Due to the changes of IRA rules, people should review their papers if they previously worked with estate attorneys to construct conduit trusts. A conduit trust, sometimes called a see-through trust, enables all the IRA distributions to pass immediately from trustee to beneficiary at the time of the IRA holder’s death.
The trustee could send assets at designated times to the beneficiary for life. However, the new 10-year cap on beneficiary asset receipts could make a conduit trust less attractive for some IRA policyholders who counted on their beneficiaries to obtain little money at a time.
Some IRA holders with estate plans may not find these changes too worrisome. For instance, an IRA holder with a small amount of assets might not have anticipated stretching out the delivery of assets to beneficiaries. On the other hand, people who have significant amounts of money in their IRAs or want to protect beneficiaries from inheritance problems with a revised trust could be more impacted.
An estate lawyer’s main goal should be to protect and preserve the client’s estate in the best way possible for the current IRA holder and any designated beneficiaries of the IRA asset distributions. Even if an individual is certain the new IRA regulations will not affect an existing estate plan or trust, the individual may want to get a second opinion. Life changes, such as remarriage, divorce, or beneficiary health concerns, could make altering some estate plan documents essential.

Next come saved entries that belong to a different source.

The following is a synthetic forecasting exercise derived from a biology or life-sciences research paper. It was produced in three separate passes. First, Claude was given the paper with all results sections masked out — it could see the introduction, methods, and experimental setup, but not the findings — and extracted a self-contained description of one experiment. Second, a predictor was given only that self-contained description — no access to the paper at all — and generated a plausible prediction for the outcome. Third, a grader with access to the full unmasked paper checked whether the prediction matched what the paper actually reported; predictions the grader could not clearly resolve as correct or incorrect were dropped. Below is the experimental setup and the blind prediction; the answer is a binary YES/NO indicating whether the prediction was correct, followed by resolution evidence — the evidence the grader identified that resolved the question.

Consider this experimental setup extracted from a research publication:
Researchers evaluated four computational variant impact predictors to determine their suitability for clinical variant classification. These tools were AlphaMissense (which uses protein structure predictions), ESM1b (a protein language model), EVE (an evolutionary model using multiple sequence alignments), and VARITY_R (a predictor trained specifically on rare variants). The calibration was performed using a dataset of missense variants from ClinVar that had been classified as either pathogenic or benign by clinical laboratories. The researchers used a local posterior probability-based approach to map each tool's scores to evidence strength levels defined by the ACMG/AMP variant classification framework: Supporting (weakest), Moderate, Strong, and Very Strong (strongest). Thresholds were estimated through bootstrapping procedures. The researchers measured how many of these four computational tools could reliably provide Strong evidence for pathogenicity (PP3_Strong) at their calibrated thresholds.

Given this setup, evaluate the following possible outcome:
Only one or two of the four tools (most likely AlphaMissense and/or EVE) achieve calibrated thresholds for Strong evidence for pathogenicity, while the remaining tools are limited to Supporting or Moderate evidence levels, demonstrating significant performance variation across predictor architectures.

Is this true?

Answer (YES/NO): NO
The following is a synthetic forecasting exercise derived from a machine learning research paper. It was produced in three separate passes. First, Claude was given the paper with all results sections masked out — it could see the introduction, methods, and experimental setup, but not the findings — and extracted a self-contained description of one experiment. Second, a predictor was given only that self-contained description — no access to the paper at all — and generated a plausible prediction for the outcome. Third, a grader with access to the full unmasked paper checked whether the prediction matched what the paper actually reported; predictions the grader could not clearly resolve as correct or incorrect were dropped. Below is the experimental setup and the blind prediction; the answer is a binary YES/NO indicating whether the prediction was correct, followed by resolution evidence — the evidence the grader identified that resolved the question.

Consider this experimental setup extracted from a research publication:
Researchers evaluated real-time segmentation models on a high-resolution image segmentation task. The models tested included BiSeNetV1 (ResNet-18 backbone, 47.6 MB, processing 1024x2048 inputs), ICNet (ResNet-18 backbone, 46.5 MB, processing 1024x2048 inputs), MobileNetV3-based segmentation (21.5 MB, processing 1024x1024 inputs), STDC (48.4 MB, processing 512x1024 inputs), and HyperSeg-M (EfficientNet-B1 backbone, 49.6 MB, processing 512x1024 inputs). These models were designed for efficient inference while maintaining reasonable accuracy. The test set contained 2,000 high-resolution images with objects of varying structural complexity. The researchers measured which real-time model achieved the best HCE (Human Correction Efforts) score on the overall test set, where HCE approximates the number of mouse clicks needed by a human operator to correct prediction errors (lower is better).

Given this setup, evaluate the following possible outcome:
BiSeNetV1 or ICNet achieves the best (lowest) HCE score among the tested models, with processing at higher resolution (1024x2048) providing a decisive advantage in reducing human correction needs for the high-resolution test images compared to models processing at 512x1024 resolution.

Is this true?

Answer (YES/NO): NO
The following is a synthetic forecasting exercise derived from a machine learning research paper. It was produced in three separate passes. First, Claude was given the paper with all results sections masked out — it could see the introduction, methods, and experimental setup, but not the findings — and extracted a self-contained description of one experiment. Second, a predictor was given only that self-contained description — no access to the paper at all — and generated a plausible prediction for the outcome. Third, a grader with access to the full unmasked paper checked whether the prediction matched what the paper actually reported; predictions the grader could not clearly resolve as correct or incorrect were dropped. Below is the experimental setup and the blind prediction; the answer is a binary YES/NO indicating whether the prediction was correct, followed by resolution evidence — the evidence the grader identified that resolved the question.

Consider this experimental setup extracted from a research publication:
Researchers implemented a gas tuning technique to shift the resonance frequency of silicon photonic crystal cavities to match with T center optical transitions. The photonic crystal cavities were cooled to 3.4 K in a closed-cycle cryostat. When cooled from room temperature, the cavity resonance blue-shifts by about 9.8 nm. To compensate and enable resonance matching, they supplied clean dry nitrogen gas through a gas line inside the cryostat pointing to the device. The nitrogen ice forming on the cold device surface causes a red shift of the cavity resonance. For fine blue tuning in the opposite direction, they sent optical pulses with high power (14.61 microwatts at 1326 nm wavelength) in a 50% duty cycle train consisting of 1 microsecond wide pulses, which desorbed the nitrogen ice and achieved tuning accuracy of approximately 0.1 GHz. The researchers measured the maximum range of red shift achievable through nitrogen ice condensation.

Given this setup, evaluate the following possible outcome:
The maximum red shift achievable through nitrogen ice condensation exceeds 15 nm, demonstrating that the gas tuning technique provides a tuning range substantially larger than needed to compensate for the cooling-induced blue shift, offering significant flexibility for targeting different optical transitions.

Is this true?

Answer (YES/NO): NO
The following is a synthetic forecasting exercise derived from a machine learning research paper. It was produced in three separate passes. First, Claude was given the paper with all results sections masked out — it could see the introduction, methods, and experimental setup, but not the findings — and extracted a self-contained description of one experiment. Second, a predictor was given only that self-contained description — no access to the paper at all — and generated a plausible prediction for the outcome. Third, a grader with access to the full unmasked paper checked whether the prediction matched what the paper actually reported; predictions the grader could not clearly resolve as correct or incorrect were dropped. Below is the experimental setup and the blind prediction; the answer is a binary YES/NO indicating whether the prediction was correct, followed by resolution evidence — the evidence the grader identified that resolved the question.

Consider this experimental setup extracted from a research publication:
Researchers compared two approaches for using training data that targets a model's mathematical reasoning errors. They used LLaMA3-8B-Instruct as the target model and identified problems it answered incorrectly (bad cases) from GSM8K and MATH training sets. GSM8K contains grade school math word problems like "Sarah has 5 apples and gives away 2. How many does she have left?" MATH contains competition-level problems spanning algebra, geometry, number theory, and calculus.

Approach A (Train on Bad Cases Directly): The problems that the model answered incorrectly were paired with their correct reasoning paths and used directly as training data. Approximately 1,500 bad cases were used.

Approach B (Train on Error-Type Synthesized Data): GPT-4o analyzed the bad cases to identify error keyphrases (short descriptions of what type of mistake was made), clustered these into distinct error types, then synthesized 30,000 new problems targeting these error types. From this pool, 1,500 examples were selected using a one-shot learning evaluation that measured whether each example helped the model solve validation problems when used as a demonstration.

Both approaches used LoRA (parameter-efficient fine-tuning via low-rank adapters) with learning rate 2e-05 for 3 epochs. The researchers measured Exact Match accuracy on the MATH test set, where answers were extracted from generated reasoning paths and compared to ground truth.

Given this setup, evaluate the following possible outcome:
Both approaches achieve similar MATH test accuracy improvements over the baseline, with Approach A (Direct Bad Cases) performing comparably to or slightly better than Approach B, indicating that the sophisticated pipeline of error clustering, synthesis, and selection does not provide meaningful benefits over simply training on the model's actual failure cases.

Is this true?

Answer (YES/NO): NO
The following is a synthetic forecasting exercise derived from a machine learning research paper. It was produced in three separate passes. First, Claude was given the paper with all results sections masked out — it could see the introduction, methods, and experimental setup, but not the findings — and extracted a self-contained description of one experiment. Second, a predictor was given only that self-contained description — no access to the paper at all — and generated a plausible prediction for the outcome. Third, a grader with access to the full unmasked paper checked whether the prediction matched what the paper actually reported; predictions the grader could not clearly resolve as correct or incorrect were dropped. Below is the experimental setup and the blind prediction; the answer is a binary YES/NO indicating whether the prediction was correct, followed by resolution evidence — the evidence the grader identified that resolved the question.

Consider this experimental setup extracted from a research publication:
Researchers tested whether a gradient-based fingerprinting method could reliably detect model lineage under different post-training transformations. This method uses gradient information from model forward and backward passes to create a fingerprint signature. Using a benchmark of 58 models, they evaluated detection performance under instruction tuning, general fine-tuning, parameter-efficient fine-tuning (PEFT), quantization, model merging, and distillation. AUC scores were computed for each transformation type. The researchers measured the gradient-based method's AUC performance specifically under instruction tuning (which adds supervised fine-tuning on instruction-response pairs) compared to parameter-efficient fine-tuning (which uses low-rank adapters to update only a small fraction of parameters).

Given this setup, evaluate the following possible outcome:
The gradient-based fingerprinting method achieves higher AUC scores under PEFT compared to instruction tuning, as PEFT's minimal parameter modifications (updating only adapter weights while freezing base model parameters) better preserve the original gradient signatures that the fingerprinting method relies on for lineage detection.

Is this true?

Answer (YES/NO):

If you have concerns about current wills, trusts, and estates, our dedicated lawyers will assist you with your needs. Our experienced Media estate lawyers at Eckell, Sparks, Levy, Auerbach, Monte, Sloane, Matthews & Auslander, P.C. will help you with the new IRA beneficiary changes and any other concerns you may have. Contact us online or call us at 610-565-3701 for a free consultation about your case. Located in Media and West Chester, Pennsylvania, we also serve clients in Delaware County, Chester County, and Montgomery County.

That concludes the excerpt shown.